→ REQUIRED ACTION
You are asked to filter the data below and copy every line holding "africana".

→ SUPPLIED INFORMATION
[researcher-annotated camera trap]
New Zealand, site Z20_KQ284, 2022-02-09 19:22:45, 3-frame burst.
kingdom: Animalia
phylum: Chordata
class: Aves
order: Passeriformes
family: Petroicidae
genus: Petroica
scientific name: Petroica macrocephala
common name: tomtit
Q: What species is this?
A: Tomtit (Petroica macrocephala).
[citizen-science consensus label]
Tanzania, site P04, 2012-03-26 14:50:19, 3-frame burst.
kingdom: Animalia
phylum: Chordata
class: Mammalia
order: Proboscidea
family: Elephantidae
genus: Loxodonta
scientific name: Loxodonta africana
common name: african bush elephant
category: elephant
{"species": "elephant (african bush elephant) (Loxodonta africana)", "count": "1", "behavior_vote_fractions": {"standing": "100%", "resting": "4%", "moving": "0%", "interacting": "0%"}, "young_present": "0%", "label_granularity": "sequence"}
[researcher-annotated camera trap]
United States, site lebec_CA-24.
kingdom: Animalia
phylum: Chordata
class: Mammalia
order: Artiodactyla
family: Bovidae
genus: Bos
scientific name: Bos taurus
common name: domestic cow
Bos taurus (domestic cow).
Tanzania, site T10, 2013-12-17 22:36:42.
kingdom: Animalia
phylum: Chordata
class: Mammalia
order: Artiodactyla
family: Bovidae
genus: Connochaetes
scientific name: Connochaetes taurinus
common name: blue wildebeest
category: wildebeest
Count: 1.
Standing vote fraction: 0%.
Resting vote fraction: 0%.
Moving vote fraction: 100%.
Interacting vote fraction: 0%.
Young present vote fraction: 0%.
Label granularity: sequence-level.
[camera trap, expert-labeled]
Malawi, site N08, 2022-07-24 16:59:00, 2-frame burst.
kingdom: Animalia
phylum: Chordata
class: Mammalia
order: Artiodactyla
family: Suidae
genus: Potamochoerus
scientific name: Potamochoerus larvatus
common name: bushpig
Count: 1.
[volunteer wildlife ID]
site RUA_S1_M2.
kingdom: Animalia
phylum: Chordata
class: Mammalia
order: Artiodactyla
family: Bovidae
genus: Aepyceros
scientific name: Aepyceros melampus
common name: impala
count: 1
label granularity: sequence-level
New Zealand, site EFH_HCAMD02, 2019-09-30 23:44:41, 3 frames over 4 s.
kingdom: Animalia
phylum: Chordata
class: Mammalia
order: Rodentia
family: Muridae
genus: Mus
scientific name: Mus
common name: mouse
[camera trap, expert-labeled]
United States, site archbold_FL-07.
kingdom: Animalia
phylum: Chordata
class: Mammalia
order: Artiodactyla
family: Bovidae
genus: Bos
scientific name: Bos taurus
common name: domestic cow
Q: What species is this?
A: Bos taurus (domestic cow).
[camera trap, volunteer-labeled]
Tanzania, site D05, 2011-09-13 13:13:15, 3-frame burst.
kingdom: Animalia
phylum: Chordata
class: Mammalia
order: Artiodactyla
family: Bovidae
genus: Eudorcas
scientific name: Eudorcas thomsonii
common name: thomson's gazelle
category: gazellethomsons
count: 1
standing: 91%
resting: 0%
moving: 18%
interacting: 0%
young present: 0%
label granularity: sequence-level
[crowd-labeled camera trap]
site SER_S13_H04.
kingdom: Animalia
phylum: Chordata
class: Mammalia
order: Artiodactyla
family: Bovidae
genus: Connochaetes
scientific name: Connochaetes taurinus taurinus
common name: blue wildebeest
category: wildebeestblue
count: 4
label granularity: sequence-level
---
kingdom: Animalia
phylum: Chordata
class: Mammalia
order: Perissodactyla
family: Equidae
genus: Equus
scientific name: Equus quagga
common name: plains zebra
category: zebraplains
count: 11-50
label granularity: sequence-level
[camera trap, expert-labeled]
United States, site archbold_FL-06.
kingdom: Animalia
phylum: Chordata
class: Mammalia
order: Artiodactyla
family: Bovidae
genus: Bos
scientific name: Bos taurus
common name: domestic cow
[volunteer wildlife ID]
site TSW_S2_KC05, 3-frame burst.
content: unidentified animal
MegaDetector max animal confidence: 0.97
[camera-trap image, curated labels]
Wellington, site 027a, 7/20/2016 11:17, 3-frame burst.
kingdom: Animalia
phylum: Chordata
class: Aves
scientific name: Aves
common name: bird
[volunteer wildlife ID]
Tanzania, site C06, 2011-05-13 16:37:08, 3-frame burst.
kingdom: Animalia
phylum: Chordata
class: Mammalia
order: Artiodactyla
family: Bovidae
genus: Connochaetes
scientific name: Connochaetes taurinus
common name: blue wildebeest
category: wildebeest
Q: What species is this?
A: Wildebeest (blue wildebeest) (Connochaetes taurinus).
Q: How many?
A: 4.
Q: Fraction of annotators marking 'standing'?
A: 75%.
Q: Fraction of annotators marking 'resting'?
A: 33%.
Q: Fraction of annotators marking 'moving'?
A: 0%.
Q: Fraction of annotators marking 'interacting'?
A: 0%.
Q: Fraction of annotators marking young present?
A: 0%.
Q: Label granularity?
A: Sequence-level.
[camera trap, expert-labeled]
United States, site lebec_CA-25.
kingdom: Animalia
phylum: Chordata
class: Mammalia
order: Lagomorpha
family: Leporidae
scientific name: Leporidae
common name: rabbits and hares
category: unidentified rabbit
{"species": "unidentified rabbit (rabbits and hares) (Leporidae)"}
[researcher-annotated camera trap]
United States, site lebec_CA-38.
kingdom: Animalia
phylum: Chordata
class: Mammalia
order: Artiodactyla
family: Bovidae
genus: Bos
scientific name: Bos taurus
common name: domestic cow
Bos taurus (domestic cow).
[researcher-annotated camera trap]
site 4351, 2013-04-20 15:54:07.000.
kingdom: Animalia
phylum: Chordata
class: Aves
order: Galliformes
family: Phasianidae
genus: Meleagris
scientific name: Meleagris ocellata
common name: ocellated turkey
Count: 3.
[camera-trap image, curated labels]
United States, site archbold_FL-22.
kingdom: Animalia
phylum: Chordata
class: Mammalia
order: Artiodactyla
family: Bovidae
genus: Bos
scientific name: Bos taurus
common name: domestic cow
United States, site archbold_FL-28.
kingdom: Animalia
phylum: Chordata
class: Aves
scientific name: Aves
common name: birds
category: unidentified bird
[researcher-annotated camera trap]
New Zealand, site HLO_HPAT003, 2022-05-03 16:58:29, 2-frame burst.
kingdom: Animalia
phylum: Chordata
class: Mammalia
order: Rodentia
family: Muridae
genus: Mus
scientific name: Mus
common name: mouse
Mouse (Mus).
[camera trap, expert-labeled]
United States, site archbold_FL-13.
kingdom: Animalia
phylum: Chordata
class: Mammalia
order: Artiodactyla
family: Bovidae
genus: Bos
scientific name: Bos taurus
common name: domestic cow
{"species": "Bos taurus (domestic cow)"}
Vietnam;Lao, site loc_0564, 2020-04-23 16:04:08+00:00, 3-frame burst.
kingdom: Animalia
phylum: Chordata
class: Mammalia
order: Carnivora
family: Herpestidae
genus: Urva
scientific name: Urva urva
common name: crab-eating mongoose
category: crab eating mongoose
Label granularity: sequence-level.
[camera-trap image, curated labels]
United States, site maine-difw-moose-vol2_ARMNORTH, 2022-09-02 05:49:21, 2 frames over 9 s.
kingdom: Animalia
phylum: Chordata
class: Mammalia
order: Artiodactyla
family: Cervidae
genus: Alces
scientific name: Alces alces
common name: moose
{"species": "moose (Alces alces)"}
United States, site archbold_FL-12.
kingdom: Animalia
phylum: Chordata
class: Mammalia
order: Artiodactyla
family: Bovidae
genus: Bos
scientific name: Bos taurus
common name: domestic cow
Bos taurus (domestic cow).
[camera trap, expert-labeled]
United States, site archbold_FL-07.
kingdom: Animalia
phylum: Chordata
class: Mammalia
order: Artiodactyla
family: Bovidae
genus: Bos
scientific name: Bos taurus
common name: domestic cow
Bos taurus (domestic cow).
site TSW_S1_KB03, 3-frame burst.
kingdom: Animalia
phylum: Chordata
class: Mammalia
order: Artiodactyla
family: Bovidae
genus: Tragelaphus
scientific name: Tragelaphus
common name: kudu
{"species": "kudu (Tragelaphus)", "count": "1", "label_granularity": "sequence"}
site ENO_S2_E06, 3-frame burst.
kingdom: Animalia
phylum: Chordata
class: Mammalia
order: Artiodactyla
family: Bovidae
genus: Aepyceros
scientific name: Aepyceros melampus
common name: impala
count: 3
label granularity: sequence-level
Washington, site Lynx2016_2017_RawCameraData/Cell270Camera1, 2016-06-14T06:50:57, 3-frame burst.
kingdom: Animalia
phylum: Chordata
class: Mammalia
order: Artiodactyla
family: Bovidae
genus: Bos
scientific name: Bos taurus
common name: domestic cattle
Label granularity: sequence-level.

→ EXPECTED OUTPUT
scientific name: Loxodonta africana
{"species": "elephant (african bush elephant) (Loxodonta africana)", "count": "1", "behavior_vote_fractions": {"standing": "100%", "resting": "4%", "moving": "0%", "interacting": "0%"}, "young_present": "0%", "label_granularity": "sequence"}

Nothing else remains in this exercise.